Short web captions:
=== Begin Enclosure ===

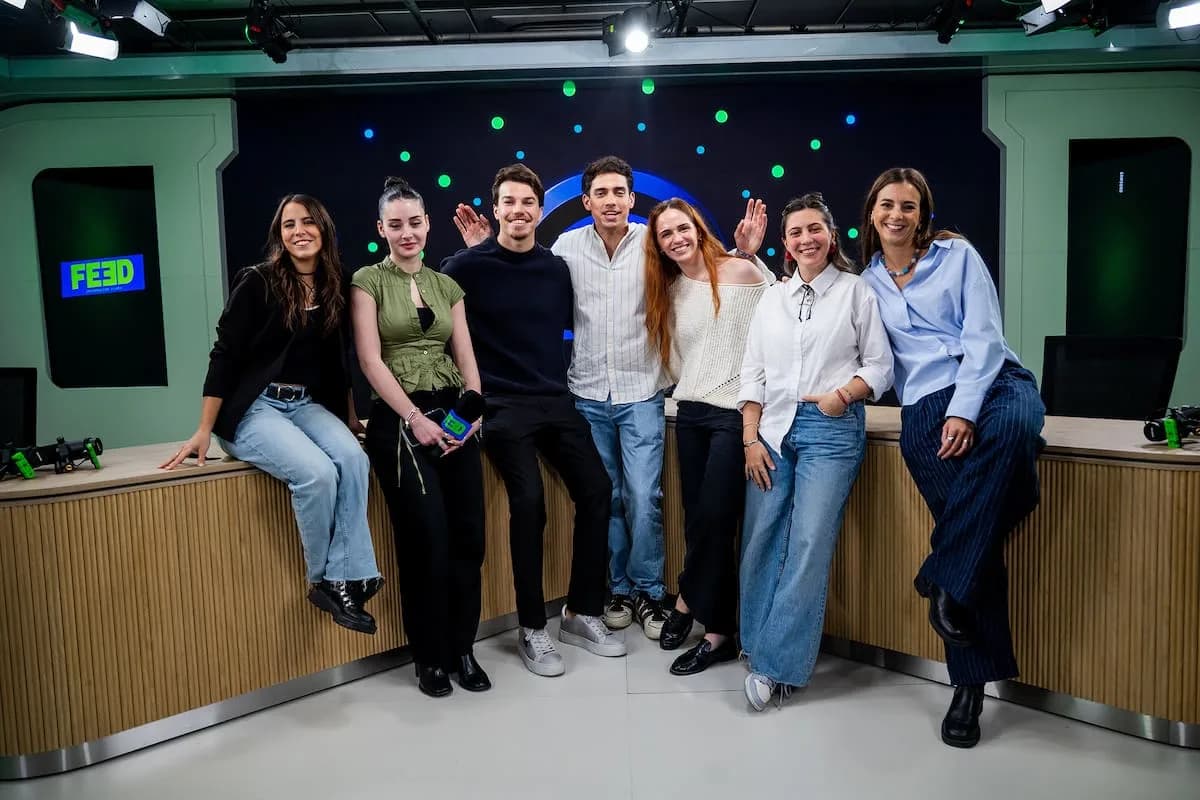 LA NACION presenta FEED, un nuevo proyecto informativo hecho por jóvenes y para jóvenes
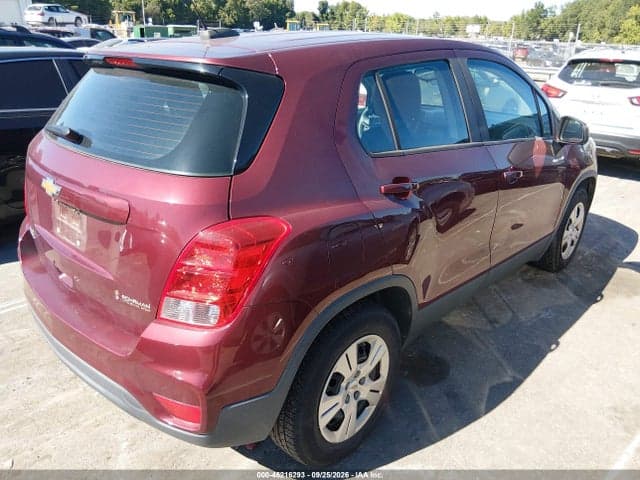 2017 CHEVROLET TRAX LS 4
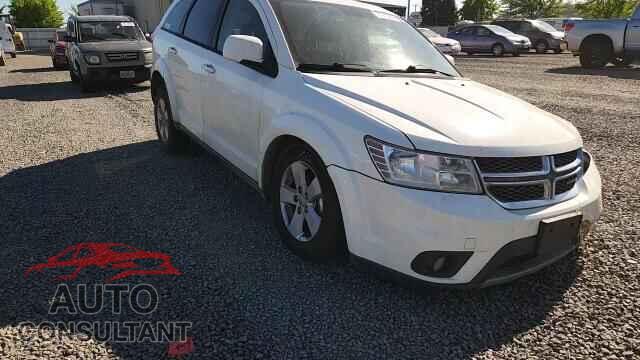 DODGE JOURNEY 2012 - 3C4PDCBG6CT256908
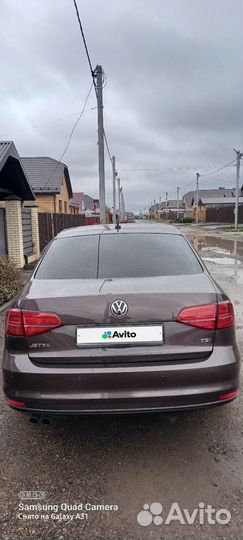 Volkswagen Jetta 1.4 AMT, 2015, 168 000 км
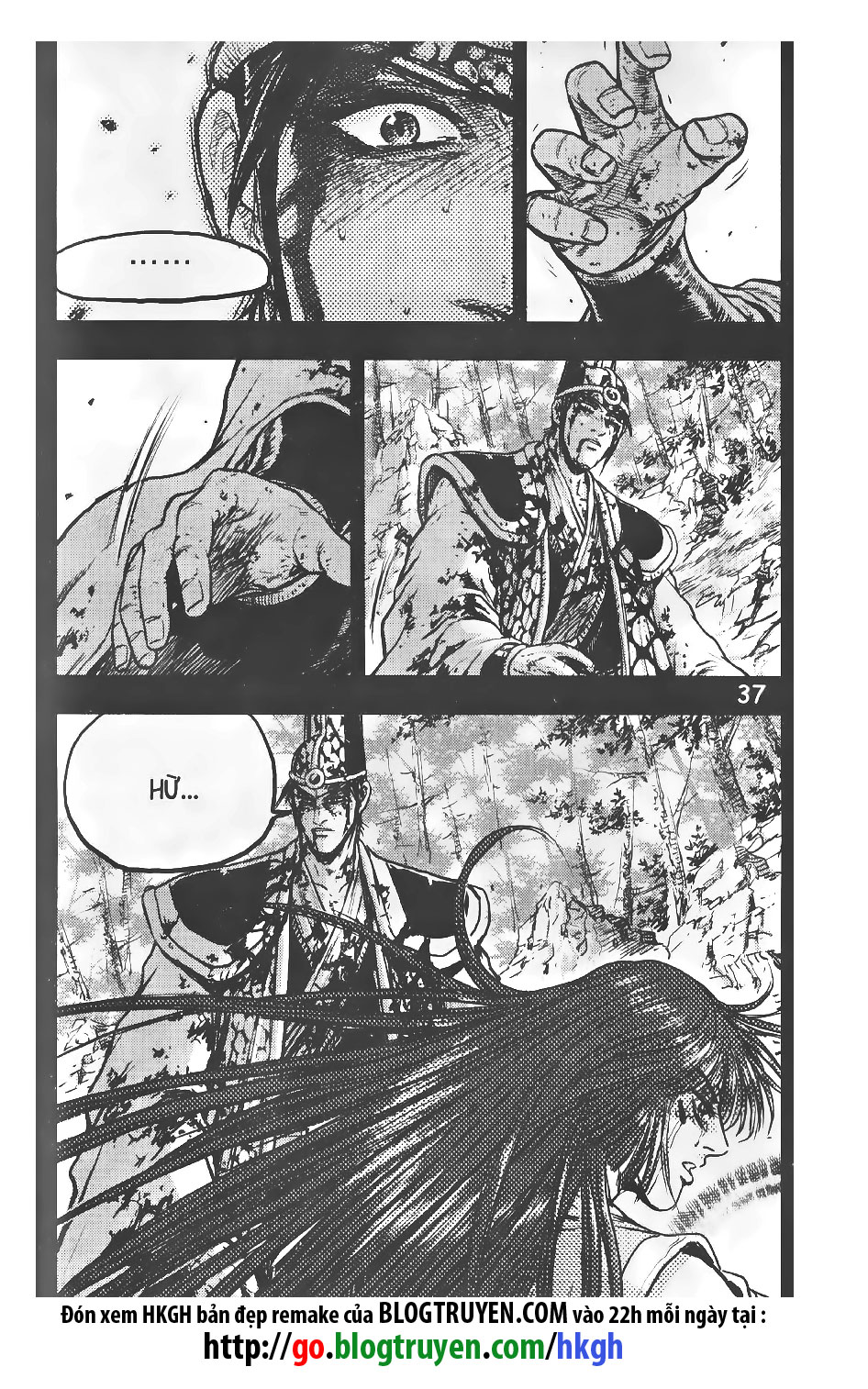 Hiệp Khách Giang Hồ chap 398 - Trang 15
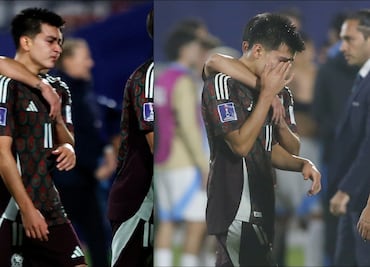 Gilberto Mora terminó en llanto tras la eliminación de México del Mundial Sub 20 ante Argentina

=== End Enclosure ===

- _Instructions to follow_
Please copy every one of these records word for word, leaving out the picture markers.

- _Answer section_
 LA NACION presenta FEED, un nuevo proyecto informativo hecho por jóvenes y para jóvenes
 2017 CHEVROLET TRAX LS 4
 DODGE JOURNEY 2012 - 3C4PDCBG6CT256908
 Volkswagen Jetta 1.4 AMT, 2015, 168 000 км
 Hiệp Khách Giang Hồ chap 398 - Trang 15
 Gilberto Mora terminó en llanto tras la eliminación de México del Mundial Sub 20 ante Argentina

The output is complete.